American legislative district

The Tennessee House of Representatives 77th district is one of the 99 legislative districts in the lower house of the Tennessee General Assembly. The district is located in West Tennessee and covers all of Dyer and Grundy counties and part of Obion. The main cities in the area are Dyersburg, Union City, and Tiptonville. Rusty Grills has represented the district since 2019.

== Demographics ==
The Tennessee Comptroller estimates the population as of 2024 at 64,924.

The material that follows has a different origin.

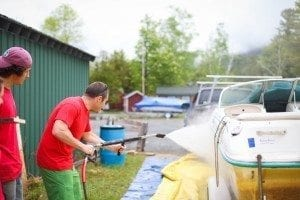 cleaning a boat by Veronica Spann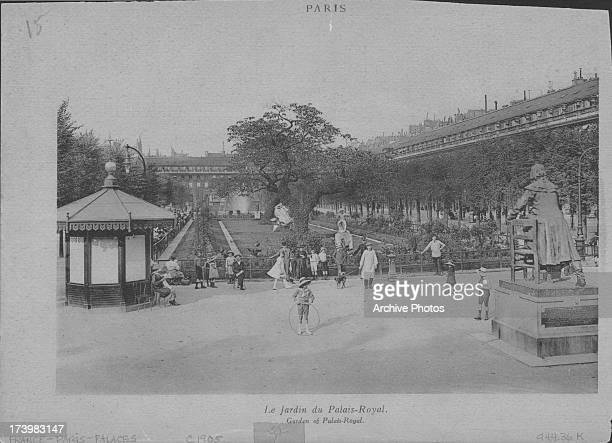 PalaisRoyal Gardens popular ornamental gardens in Paris with the lawns and promenade being used by visitors of all ages Paris circa 19001920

- 75.6% of the district is White
- 15.3% of the district is African American
- 4.3% of the district is Hispanic
- 0.5% of the district is Asian
- 4.1% of the district is Two or more races

Detailed demographic information is also available through Census Reporter.

== History ==
The 88th Tennessee General Assembly was the first in which all districts were numbered. At this time, the 77th district was in Gibson, Lake, Obion and Weakley counties. During the 89th GA, the district also included Henry County instead of Gibson County. During the 90th to 92nd GAs it was made up of Gibson, Obion, and Weakley counties. During the 93rd, Lake County was included again. From the 94th to 98th GAs, it was Lake, Obion, and Weakley counties. From the 99th-102nd it was made up of Lake, Obion, and part of Gibson counties. From the 103rd to 107th it was made up of Lake, Obion, and part of Dyer counties. It has been made up of all of Lake, Dyer, and part of Obion counties since the 113th General Assembly.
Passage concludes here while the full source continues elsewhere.